EXTRACT TO READ:

Merge pull request #1636 from major/fix/readiness-check-model-availability

tisnik · web-flow · commit aa41ccd88f8a · 2026-04-30T16:19:38.000+02:00
RSPEED-2959: Add default model availability check to readiness probe
diff --git a/src/app/endpoints/health.py b/src/app/endpoints/health.py
@@ -15,6 +15,7 @@
 from authentication.interface import AuthTuple
 from authorization.middleware import authorize
 from client import AsyncLlamaStackClientHolder
+from configuration import configuration
 from log import get_logger
 from models.config import Action
 from models.responses import (
@@ -95,6 +96,31 @@ async def get_providers_health_statuses() -> list[ProviderHealthStatus]:
         ]
 
 
+async def check_default_model_available() -> tuple[bool, str]:
+    """Check that the configured default model is registered in the model registry.
+
+    Retrieves the default model and provider from configuration and delegates
+    the availability check to the client holder.
+
+    Returns:
+        A tuple of (available, reason) where available is True if the default
+        model was found or no default model is configured, and reason describes
+        the outcome.
+    """

TASK REQUIREMENTS:
[A] Answer these questions using the readiness-check commit above:
(i) What is the number of the pull request being merged?
(ii) Which import line does the diff add to src/app/endpoints/health.py?
(iii) According to the docstring of the new function, in which two cases is the default model reported as available?
[B] Carry on the readiness-check commit diff, starting directly after the closing docstring of check_default_model_available.

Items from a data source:
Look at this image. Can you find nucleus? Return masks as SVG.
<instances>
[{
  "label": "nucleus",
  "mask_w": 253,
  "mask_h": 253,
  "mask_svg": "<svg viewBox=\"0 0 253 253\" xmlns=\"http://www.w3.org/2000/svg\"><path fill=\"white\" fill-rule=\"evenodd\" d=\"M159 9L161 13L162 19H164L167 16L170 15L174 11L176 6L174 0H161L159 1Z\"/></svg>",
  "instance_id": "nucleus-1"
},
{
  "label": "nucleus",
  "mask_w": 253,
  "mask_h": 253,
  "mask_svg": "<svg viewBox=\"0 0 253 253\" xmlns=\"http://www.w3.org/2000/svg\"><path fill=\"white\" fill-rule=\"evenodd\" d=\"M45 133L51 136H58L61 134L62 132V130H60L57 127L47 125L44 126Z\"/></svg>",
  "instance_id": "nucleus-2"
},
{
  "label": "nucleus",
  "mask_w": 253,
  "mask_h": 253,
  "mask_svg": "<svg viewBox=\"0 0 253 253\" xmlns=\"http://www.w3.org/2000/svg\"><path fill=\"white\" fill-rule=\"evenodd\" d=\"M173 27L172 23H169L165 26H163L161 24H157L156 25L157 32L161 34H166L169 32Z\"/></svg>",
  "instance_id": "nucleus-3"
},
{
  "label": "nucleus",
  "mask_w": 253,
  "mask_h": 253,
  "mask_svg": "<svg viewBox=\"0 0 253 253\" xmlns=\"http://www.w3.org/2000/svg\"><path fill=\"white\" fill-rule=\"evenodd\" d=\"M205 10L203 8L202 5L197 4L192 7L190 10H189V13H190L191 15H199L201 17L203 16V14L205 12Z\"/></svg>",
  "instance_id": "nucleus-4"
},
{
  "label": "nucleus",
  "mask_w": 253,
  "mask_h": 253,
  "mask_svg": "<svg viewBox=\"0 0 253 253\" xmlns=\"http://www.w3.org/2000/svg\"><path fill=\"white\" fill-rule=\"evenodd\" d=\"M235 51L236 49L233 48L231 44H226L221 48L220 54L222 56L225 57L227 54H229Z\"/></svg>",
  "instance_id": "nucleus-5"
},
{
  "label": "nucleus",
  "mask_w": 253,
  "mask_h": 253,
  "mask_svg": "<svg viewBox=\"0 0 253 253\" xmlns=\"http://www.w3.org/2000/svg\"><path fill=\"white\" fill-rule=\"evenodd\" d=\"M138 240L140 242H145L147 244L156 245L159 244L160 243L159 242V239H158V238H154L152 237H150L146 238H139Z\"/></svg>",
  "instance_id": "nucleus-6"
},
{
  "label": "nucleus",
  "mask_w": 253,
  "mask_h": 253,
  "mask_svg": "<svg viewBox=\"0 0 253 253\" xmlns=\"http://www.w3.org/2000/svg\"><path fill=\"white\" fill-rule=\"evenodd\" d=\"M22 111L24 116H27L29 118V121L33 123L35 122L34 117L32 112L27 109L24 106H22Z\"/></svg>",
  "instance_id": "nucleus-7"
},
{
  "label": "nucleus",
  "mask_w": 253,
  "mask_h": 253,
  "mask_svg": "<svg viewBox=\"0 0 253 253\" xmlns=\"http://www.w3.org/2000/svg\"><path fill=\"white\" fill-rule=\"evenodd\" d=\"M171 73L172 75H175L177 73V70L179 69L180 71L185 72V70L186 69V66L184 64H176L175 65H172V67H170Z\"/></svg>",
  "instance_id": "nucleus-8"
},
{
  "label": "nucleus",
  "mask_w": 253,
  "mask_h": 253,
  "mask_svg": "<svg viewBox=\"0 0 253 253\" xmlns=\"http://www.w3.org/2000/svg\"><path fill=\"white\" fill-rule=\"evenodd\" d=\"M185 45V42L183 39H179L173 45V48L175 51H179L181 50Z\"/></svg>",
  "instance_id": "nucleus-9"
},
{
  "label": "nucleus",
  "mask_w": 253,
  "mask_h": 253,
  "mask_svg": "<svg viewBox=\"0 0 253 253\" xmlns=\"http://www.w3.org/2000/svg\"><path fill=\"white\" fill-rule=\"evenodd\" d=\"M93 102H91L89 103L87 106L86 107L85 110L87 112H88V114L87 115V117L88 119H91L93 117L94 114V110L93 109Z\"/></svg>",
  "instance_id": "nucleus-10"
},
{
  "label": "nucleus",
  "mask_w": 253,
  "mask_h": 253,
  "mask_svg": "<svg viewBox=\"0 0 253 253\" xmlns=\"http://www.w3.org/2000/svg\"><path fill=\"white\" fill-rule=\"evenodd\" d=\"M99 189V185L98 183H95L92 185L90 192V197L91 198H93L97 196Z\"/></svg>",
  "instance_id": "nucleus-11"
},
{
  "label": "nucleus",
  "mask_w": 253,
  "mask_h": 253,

ANSWER SET:
[A]
(i) #1636
(ii) from configuration import configuration
(iii) When the default model was found, or when no default model is configured.

[B]
+    inference = configuration.inference
+    if (
+        inference is None
+        or not inference.default_model
+        or not inference.default_provider
+    ):
+        return True, "No default model configured"
+
+    expected_model_id = f"{inference.default_provider}/{inference.default_model}"
+
+    client_holder = AsyncLlamaStackClientHolder()
+    return await client_holder.check_model_available(expected_model_id)
+
+
 @router.get("/readiness", responses=get_readiness_responses)
 @authorize(Action.INFO)
 async def readiness_probe_get_method(
@@ -134,11 +160,21 @@ async def readiness_probe_get_method(
         unhealthy_provider_names = [p.provider_id for p in unhealthy_providers]
         reason = f"Providers not healthy: {', '.join(unhealthy_provider_names)}"
         response.status_code = status.HTTP_503_SERVICE_UNAVAILABLE
-    else:
-        ready = True
-        reason = "All providers are healthy"
+        return ReadinessResponse(
+            ready=ready, reason=reason, providers=unhealthy_providers
+        )
+
+    # Check that the default model is registered in the model registry
+    model_available, model_reason = await check_default_model_available()
+    if not model_available:
+        response.status_code = status.HTTP_503_SERVICE_UNAVAILABLE
+        return ReadinessResponse(
+            ready=False, reason=model_reason, providers=unhealthy_providers
+        )
 
-    return ReadinessResponse(ready=ready, reason=reason, providers=unhealthy_providers)
+    return ReadinessResponse(
+        ready=True, reason="All providers are healthy", providers=unhealthy_providers
+    )
 
 
 @router.get("/liveness", responses=get_liveness_responses)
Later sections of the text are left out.